- EXERCISE GOAL -
From the records below, transcribe only the lines running from the one with "site 4304, 2013-05-03 18:01:19.000." through the one with "United States, site". Keep both of those end lines.

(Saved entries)
····················

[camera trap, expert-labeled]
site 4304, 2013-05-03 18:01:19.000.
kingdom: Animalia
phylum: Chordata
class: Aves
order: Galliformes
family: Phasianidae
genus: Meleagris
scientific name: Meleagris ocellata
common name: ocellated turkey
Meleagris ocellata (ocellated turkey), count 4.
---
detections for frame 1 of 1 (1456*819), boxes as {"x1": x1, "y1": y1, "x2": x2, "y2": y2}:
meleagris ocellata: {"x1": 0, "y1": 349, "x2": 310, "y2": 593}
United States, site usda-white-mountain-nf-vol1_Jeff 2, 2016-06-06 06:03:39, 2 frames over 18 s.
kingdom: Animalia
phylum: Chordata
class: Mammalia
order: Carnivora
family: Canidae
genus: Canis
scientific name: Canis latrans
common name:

····················

- SOLUTION TO THIS EXERCISE -
site 4304, 2013-05-03 18:01:19.000.
kingdom: Animalia
phylum: Chordata
class: Aves
order: Galliformes
family: Phasianidae
genus: Meleagris
scientific name: Meleagris ocellata
common name: ocellated turkey
Meleagris ocellata (ocellated turkey), count 4.
---
detections for frame 1 of 1 (1456*819), boxes as {"x1": x1, "y1": y1, "x2": x2, "y2": y2}:
meleagris ocellata: {"x1": 0, "y1": 349, "x2": 310, "y2": 593}
United States, site usda-white-mountain-nf-vol1_Jeff 2, 2016-06-06 06:03:39, 2 frames over 18 s.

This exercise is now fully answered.